▶ [Extract to read]
....

AI Extraction

Extract structured data, markdown content, and metadata from any webpage using AI-powered extraction.

Basic Extraction

Extract content from any URL in markdown format:

basic-extraction.ts

import { Stack0 } from '@stack0/sdk'
 
const stack0 = new Stack0({
  apiKey: process.env.STACK0_API_KEY!
})
 
// Start extraction (async)
const { id, status } = await stack0.extraction.extract({
  url: 'https://example.com/article',
  mode: 'markdown',
  includeMetadata: true,
})
 
// Poll for completion
const extraction = await stack0.extraction.get({ id })
console.log('Markdown:', extraction.markdown)
console.log('Metadata:', extraction.pageMetadata)

Extract and Wait

Extract content and automatically wait for completion:

extract-and-wait.ts

// This method handles polling automatically
const extraction = await stack0.extraction.extractAndWait({
  url: 'https://example.com/article',
  mode: 'markdown',
  includeMetadata: true,
  includeLinks: true,
  includeImages: true,
}, {
  pollInterval: 1000, // Check every 1 second (default)
  timeout: 60000,     // Timeout after 60 seconds (default)
})
 
console.log('Title:', extraction.pageMetadata?.title)
console.log('Description:', extraction.pageMetadata?.description)
console.log('Links found:', extraction.pageMetadata?.links?.length)
console.log('Markdown content:', extraction.markdown)

Extraction Modes

Choose from different extraction modes based on your needs:

Mode	Description	Best For
markdown	AI-cleaned markdown content	Articles, blog posts, documentation
schema	Structured data matching your schema	Product data, listings, structured info
auto	AI determines best extraction	Unknown page types
raw	Raw HTML content	Custom processing

Schema-Based Extraction

Extract structured data using a JSON schema:

schema-extraction.ts

// Define a schema for the data you want to extract
const extraction = await stack0.extraction.extractAndWait({
  url: 'https://example.com/product/iphone-15',
  mode: 'schema',
  schema: {
    type: 'object',
    properties: {
      name: { type: 'string', description: 'Product name' },
      price: { type: 'number', description: 'Price in USD' },
      currency: { type: 'string' },
      description: { type: 'string' },
      rating: { type: 'number', description: 'Average rating out of 5' },
      reviewCount: { type: 'number' },
      availability: {
        type: 'string',
        enum: ['in_stock', 'out_of_stock', 'preorder']
      },
      features: {
        type: 'array',
        items: { type: 'string' }
      },
      images: {
        type: 'array',
        items: { type: 'string', description: 'Image URL' }
      }
    },
    required: ['name', 'price']
  }
})

....

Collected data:
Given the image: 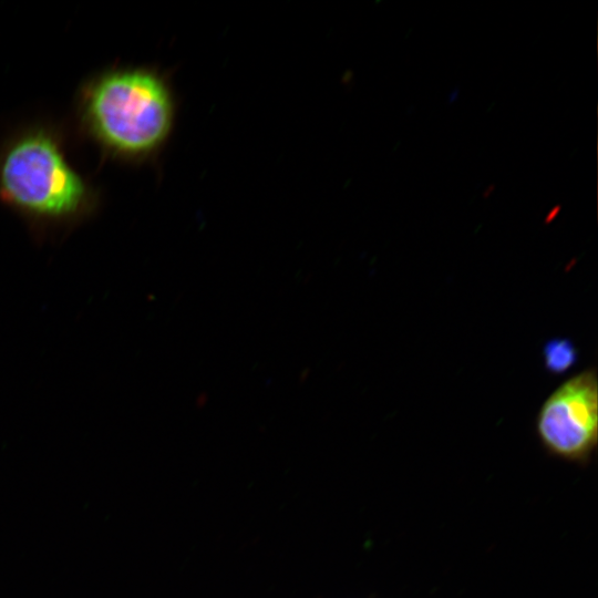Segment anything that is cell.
I'll list each match as a JSON object with an SVG mask.
<instances>
[{"instance_id":"1","label":"cell","mask_w":598,"mask_h":598,"mask_svg":"<svg viewBox=\"0 0 598 598\" xmlns=\"http://www.w3.org/2000/svg\"><path fill=\"white\" fill-rule=\"evenodd\" d=\"M86 118L111 148L141 155L158 147L173 122V103L164 82L143 70L113 72L91 89Z\"/></svg>"},{"instance_id":"5","label":"cell","mask_w":598,"mask_h":598,"mask_svg":"<svg viewBox=\"0 0 598 598\" xmlns=\"http://www.w3.org/2000/svg\"><path fill=\"white\" fill-rule=\"evenodd\" d=\"M559 210H560V206H556L554 209H551L549 215L546 218V221L548 223L551 218L556 217Z\"/></svg>"},{"instance_id":"3","label":"cell","mask_w":598,"mask_h":598,"mask_svg":"<svg viewBox=\"0 0 598 598\" xmlns=\"http://www.w3.org/2000/svg\"><path fill=\"white\" fill-rule=\"evenodd\" d=\"M536 434L551 456L587 464L598 443V379L586 369L556 388L542 404Z\"/></svg>"},{"instance_id":"2","label":"cell","mask_w":598,"mask_h":598,"mask_svg":"<svg viewBox=\"0 0 598 598\" xmlns=\"http://www.w3.org/2000/svg\"><path fill=\"white\" fill-rule=\"evenodd\" d=\"M0 186L14 205L45 218L74 215L86 196L83 181L44 133L25 135L8 150L0 165Z\"/></svg>"},{"instance_id":"4","label":"cell","mask_w":598,"mask_h":598,"mask_svg":"<svg viewBox=\"0 0 598 598\" xmlns=\"http://www.w3.org/2000/svg\"><path fill=\"white\" fill-rule=\"evenodd\" d=\"M543 358L548 372L561 374L575 365L578 351L568 338H554L544 344Z\"/></svg>"}]
</instances>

....

▶ [Task to carry out]
How does the AI extraction guide go on after its schema-based extraction code sample? Write the continuation from that point.

▶ [Response for this exercise]
// extractedData matches your schema
const product = extraction.extractedData as {
  name: string
  price: number
  currency: string
  description: string
  rating: number
  reviewCount: number
  availability: string
  features: string[]
  images: string[]
}
 
console.log(`${product.name}: $${product.price}`)
console.log(`Rating: ${product.rating}/5 (${product.reviewCount} reviews)`)

Prompt-Guided Extraction

Use natural language prompts to guide the AI extraction:

prompt-extraction.ts

const extraction = await stack0.extraction.extractAndWait({
  url: 'https://news.example.com/article/tech-layoffs',
  mode: 'schema',
  // Natural language prompt to guide extraction
  prompt: `Extract the main article content. Focus on:
    - The main headline and any subheadings
    - Key facts and figures mentioned
    - Quotes from sources with attribution
    - The publication date and author
    Ignore ads, navigation, and related articles.`,
  schema: {
    type: 'object',
    properties: {
      headline: { type: 'string' },
      author: { type: 'string' },
      publishDate: { type: 'string' },
      summary: { type: 'string', description: '2-3 sentence summary' },
      keyFacts: {
        type: 'array',
        items: { type: 'string' }
      },
      quotes: {
        type: 'array',
        items: {
          type: 'object',
          properties: {
            text: { type: 'string' },
            source: { type: 'string' }
          }
        }
      }
    }
  }
})

Extraction Options

Full list of options for extracting content:

Option	Type	Description
url	string	URL to extract from (required)
mode	'auto' \| 'schema' \| 'markdown' \| 'raw'	Extraction mode (default: auto)
schema	object	JSON schema for structured extraction
prompt	string	Natural language extraction guidance
includeLinks	boolean	Include all links found on page
includeImages	boolean	Include all image URLs
includeMetadata	boolean	Include page metadata (title, description, og:image)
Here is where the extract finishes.